"""
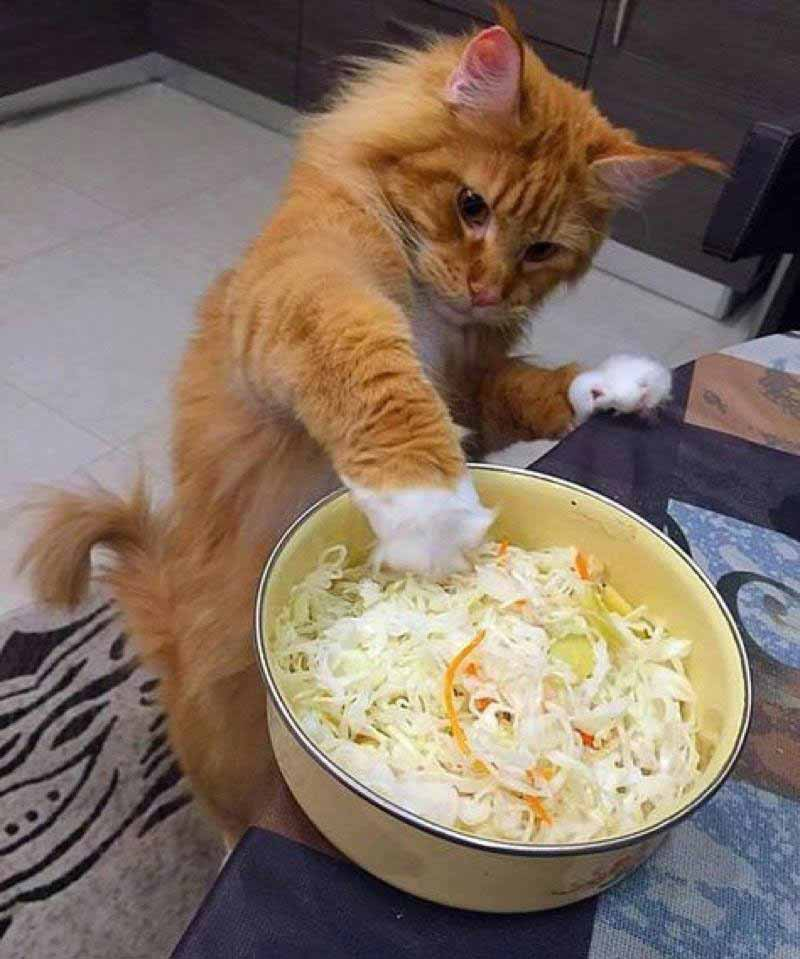 _a-cat-caught-in-the-act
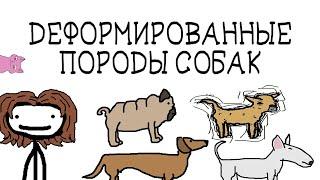 Деформированные породы собак - Академия Сэма Онеллы (Озвучка ЗВЕРЬКО)
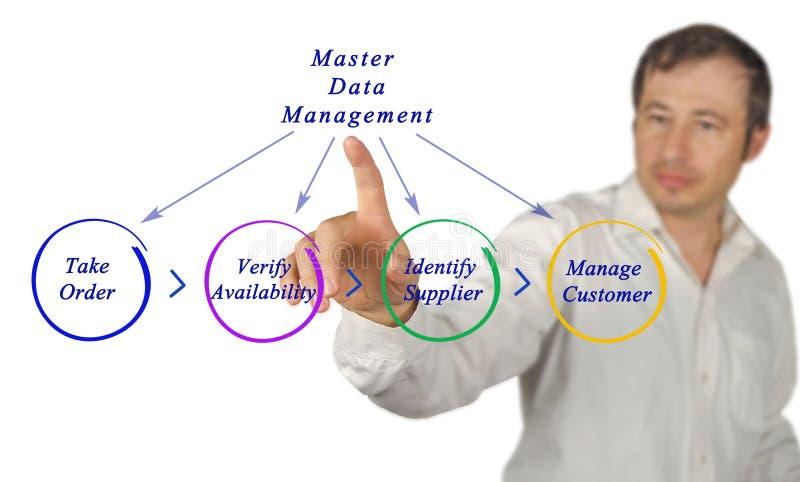 Diagramm von Master Data Management lizenzfreies stockfoto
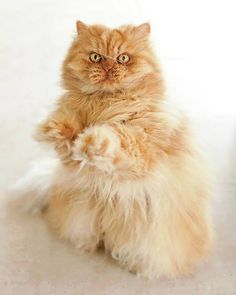 my favorite red persian cat <3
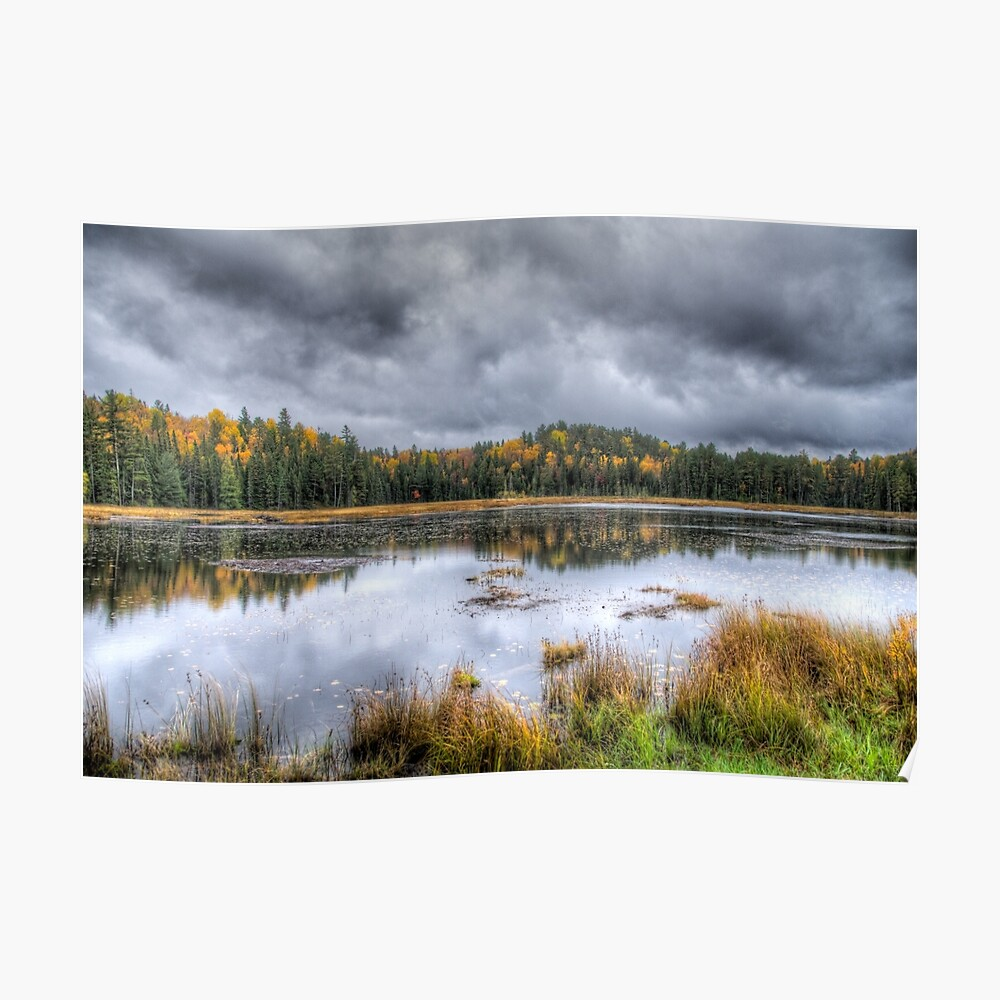Overcast day over the pond Poster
"""
- _ASSIGNMENT_:
What is needed is a verbatim transcription of the records, minus the pictures.

- _ANSWER AREA_:
 _a-cat-caught-in-the-act
 Деформированные породы собак - Академия Сэма Онеллы (Озвучка ЗВЕРЬКО)
 Diagramm von Master Data Management lizenzfreies stockfoto
 my favorite red persian cat <3
Overcast day over the pond Poster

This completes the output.